Evidence in the text

“A single number for inflation is an aggregate across different commodities and services — the price rise differs for different items of consumption… The consumption basket is vastly different for the poor, the middle classes, and the rich. Hence, the CPI is different for each of these classes and a composite index requires averaging the baskets.” The crux is that a single aggregate inflation number fails to capture the price rise of individual items/consumers — (b).

Worked rationale

The passage explains that a single inflation figure is an aggregate built by weighting many items, that people’s consumption baskets differ “vastly” by class, and that “a composite index requires averaging the baskets.” The crucial message is that this single aggregate does not accurately measure the price rise faced by an individual item or consumer.

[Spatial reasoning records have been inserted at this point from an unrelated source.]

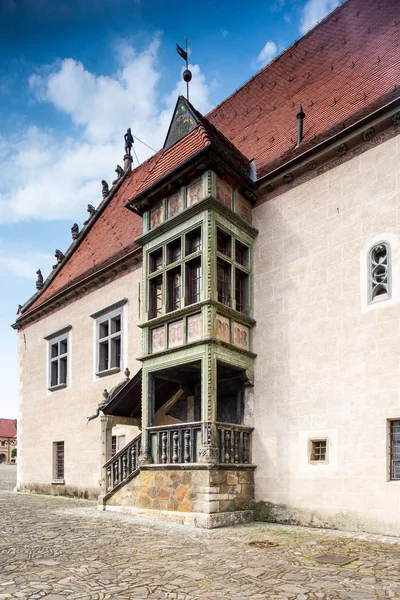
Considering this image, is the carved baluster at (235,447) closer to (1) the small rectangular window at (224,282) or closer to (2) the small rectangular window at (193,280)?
(1) the small rectangular window at (224,282)

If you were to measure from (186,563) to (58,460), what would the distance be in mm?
12749

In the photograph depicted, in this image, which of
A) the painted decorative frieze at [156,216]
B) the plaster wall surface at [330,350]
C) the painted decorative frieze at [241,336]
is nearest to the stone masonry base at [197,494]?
the plaster wall surface at [330,350]

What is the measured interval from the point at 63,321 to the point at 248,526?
36.8ft

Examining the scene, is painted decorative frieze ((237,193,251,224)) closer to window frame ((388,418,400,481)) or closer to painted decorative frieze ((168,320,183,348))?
painted decorative frieze ((168,320,183,348))

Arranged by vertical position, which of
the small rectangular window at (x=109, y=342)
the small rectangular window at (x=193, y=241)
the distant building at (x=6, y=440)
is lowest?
the distant building at (x=6, y=440)

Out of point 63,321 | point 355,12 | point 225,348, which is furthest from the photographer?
point 63,321

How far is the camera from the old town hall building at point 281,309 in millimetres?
9375

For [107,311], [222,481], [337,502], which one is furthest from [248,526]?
[107,311]

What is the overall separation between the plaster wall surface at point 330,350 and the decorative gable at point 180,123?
2572 mm

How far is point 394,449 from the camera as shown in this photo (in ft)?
28.9

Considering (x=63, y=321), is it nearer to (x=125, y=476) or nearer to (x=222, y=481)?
(x=125, y=476)

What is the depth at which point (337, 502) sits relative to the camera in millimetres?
9297

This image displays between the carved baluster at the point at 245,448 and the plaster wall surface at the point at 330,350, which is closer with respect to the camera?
the plaster wall surface at the point at 330,350

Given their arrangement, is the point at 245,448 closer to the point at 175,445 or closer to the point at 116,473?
the point at 175,445
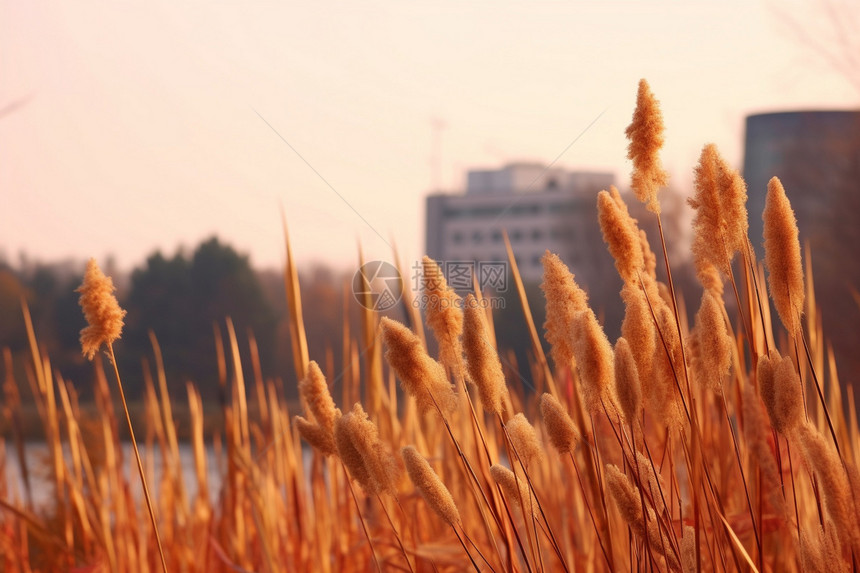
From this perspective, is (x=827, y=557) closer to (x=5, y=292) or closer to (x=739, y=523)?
(x=739, y=523)

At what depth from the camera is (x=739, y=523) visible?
1.91 feet

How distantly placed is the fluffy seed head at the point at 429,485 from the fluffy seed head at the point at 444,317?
0.14ft

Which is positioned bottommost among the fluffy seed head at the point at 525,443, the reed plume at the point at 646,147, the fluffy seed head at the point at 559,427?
the fluffy seed head at the point at 525,443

(b) states this. Answer: (b).

Why the other options miss

  • A
    too strong for the text: “use WPI exclusively… CPI done away with” is a policy prescription absent from the passage, which explains both indices rather than ranking them.
  • C
    out of scope: “under-presents services” fixates on the word “services” and asserts a claim the passage never makes about under-representation.
  • D
    too strong for the text: “not of any use to anybody” is an absurd absolutism; the passage questions the aggregate’s accuracy, not the usefulness of inflation data.

Specialist insight

Three distractors share the over-claim anatomy: (a) prescribes scrapping CPI, (d) dismisses inflation data wholesale, (c) invents a services claim. The passage’s actual, measured point is narrower and sharper — an aggregate hides individual variation. On a central-idea question, the key restates the author’s analytical point at its real scope; it does not turn a measurement critique into a policy demand or a nihilistic dismissal.

The trap, in one line

(a)/(d) turn a measurement critique into "scrap CPI" / "inflation data is useless"; the crux is that the aggregate misses individual price rises — (b).